Experience in WebFlux (Netty) highload optimization

For the last three weeks our team was brainstorming a strange bug. We have a Spring Boot-based microservice deployed on OpenShift cluster which provides a REST endpoint, retrieving a user data from a NoSQL database. For some unknown reasons we were unable to gain more requests-per-second. The mystic power was stopping us at the level of 250 req/sec. The strange thing was that the microservice was consuming only a half of the given CPU resources, so we had no ideas about the actual reasons of such behaviour.

Under the hood

Here I want to tell you a little about frameworks used there. It is a Spring Boot microservice deploying on embedded Netty server, which uses reactor-netty and of course Java Reactor itself. The microservice is fully non-blocking since our database fortunately has an asynchronous driver. The database is quite fast and has an average latency of 15 milliseconds, it distributed across many shards and should serve about 20k req/sec so it probably wasn’t the reason of our problem.

There are two CPUs and 1 Gb of heap were given to the microservice, but without any luck – our expectations were at the level of 500-600 requests per core, but we were unable to reach even 200 despite a fact that a huge power reserve still remained available on both processor and memory.

A thorny way to first results

The microservice was redesigned for at least 30 times. We tried to change our algorithms, swapped to embedded Undertow and even Tomcat, implemented the native Linux epoll transport (btw it was a very good idea), switched from Java Reactor to plain thread pools and back, but nothing helped us to overcome the limit of 250 req/sec.

We’ve sampled CPU utilization for many times, profiling and tuning out JVM, even swapped from JDK8 to JDK11 since there was a bug in the early HotSpot 8 versions with Runtime.getRuntime().availableProcessors() (see my article in Russian here).

Our first thoughts were that we were suffering from some kind of network issue, and I believed the reason was hidden behind TCP flow control (a fair backpressure at TCP stack – see my article in Russian here).

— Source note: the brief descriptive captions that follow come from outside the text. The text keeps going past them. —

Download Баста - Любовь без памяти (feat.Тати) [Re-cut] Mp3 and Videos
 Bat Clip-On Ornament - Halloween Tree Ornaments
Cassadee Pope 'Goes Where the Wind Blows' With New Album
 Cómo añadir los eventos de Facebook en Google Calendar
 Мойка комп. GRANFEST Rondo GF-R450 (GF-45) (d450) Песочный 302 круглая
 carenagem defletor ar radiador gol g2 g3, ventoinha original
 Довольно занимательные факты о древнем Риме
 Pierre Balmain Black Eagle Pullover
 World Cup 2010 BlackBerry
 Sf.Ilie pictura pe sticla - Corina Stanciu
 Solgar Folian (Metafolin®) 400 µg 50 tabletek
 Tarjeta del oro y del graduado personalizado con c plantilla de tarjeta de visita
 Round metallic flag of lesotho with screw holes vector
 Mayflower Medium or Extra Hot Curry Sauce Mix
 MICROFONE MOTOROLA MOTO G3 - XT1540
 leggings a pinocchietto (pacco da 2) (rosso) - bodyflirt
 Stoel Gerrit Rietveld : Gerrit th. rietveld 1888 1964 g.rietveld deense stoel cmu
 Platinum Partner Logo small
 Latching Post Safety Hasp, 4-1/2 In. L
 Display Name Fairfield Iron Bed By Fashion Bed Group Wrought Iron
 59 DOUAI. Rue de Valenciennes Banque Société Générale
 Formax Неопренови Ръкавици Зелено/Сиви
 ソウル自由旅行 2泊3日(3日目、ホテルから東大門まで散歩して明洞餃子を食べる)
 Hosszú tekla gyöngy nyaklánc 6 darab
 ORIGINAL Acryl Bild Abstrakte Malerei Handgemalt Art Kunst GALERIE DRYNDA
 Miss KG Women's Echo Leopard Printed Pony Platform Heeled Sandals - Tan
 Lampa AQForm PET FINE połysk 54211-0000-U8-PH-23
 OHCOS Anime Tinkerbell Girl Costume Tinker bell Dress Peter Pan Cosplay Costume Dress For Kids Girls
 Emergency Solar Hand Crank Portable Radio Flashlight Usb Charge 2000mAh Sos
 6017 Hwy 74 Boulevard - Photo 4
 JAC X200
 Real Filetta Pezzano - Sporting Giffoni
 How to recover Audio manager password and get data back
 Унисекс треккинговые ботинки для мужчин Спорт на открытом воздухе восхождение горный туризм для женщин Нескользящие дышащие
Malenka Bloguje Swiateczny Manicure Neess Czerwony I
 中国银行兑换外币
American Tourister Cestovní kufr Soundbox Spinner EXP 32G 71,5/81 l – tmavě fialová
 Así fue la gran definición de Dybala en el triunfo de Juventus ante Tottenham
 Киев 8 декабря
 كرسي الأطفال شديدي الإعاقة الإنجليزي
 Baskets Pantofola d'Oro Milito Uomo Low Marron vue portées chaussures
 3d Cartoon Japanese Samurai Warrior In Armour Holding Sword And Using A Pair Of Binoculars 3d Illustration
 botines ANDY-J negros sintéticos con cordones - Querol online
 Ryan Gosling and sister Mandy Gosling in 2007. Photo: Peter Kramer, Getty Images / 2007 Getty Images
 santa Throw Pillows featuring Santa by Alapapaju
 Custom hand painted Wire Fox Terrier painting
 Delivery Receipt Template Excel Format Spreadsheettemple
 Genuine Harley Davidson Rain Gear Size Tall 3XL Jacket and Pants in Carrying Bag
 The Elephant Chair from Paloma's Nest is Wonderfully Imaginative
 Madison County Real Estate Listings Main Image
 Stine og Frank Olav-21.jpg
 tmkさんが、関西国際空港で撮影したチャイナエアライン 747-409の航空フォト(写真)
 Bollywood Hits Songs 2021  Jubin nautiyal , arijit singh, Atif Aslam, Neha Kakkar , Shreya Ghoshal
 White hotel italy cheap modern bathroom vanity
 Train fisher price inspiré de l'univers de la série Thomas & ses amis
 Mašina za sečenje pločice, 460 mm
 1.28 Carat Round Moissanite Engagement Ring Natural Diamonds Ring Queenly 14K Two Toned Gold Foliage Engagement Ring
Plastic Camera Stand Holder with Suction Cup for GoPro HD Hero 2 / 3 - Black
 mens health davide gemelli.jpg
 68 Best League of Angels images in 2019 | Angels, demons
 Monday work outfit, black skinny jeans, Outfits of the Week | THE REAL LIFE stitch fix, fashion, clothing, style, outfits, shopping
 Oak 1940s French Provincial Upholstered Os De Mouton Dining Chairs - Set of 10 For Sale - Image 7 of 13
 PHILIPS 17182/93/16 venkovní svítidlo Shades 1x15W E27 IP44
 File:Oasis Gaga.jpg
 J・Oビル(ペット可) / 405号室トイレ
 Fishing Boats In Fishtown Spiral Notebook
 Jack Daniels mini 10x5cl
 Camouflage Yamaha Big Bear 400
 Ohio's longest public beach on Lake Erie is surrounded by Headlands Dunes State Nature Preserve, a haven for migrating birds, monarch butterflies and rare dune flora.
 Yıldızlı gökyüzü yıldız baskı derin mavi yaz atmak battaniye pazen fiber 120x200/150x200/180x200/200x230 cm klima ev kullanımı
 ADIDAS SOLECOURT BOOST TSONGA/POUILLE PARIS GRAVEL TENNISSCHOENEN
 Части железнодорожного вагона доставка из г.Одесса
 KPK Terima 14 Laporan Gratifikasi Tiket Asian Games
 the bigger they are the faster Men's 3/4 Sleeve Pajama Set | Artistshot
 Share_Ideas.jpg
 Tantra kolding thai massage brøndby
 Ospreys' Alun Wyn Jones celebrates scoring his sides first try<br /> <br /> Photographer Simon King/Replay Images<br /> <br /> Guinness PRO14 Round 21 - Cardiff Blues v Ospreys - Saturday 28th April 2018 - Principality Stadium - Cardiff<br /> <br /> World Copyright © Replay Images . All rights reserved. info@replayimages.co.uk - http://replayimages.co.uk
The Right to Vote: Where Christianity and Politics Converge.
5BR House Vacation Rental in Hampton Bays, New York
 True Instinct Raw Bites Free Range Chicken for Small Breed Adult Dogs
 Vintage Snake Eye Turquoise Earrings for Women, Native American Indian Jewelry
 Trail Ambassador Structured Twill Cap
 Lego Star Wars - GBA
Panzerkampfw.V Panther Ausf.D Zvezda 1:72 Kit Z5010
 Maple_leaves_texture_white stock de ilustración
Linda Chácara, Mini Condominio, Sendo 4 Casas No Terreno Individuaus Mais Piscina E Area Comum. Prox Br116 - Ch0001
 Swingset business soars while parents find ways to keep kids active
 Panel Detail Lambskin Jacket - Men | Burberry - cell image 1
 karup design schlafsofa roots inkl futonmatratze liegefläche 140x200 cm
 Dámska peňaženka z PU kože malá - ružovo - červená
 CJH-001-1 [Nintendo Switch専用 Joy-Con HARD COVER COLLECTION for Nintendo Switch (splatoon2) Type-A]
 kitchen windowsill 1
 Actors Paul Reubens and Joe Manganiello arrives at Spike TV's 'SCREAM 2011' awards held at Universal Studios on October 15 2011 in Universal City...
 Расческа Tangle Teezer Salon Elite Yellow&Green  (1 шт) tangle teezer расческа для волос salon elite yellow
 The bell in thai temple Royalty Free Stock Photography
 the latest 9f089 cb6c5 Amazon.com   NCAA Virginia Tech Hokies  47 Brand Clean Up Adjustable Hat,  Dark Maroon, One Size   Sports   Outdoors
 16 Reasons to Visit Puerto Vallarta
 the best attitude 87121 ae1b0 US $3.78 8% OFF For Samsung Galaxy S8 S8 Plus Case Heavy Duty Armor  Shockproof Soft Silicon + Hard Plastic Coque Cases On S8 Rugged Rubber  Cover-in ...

So we did some TCP tuning and tried to increase the net.ipv4.tcp_rmem,net.ipv4.tcp_wmem and some other Linux parameters. I’m sure that in the end it brought us some fruits but we were unable to prove it since we were still unable to overcome 250 req/sec at that moment.

At last we tried to implement an “echo” dummy REST endpoint, which returns request as the response and then we did a load test on the same environment. It showed about 1200 req/sec so we made a hypothesis that because there are no any valueable latencies in the “echo” endpoint there is possibly some limit in the connection queue. So the faster “echo” service serves requests 10 times faster and there are empty spaces remain in the queue, while slower endpoint processes requests longer and there are no empty positions in the queue.

Netty tuning

There is a NettyServerCustomizer functional interface which can be used to customize Netty’s event loop:

/**
 * Mapping function that can be used to customize a Reactor Netty server instance.
 *
 * @author Brian Clozel
 * @see NettyReactiveWebServerFactory
 * @since 2.1.0
 */
@FunctionalInterface
public interface NettyServerCustomizer extends Function<HttpServer, HttpServer> {

}

So we have implemented it in our project during the migration to the native epoll transport, but it also can be used to override other parameters:

public class EventLoopNettyCustomizer implements NettyServerCustomizer {

    private static boolean KEEP_ALIVE = true;

    @Override
    public HttpServer apply(HttpServer httpServer) {
        EventLoopGroup parentGroup = new EpollEventLoopGroup();
        EventLoopGroup childGroup = new EpollEventLoopGroup();

        return httpServer
                .tcpConfiguration(tcpServer ->
                        tcpServer
                                .bootstrap(serverBootstrap -> serverBootstrap
                                        .group(parentGroup, childGroup)
                                        .childOption(ChannelOption.SO_KEEPALIVE, KEEP_ALIVE)
                                       .option(ChannelOption.SO_BACKLOG, 2048)                                                                   
                                         .channel(EpollServerSocketChannel.class))
                );
    }
}

Pay attention to ChannelOption.SO_BACKLOG option. It passed through socket option determining the number of TCP connection queued. Here is a quotefrom Oracle:

The maximum queue length for incoming connection indications (a request to connect) is set to 50. If a connection indication arrives when the queue is full, the connection is refused.

If Netty is unable to obtain the net.core.somaxconn parameter from the underlying OS and you haven’t override SO_BACKLOG then Netty assign them defaults of 128 for Linux and 200 for Windows. Here is a screenshot from NetUtil Netty class:

NetUtil.class

Pay attention that both net.core.somaxconn and ChannelOption.SO_BACKLOG parameters are taking in account and the smallest value will be used, so you have to tune both.

We’ve set them both to 2048 and ran our standard load tests once again. We were excited by the results, we’ve gained 1200 req/sec by editing only two parameters! There were no any additional enhancements. So we finally found this “invisible wall” which was keeping us on the alert for the last three weeks.

Conclusion

There are a lot of parameters which have a huge influence on the application perfomance and one should thoroughly inspect them before using in production environment. Here we’ve observed the net.core.somaxconn which defines the maximum quantity of opened sockets waiting for a connection. You can also find some information regarding net.ipv4.tcp_max_syn_backlog which stands for the max quantity of the stored connection requests which have no ack from the connecting client.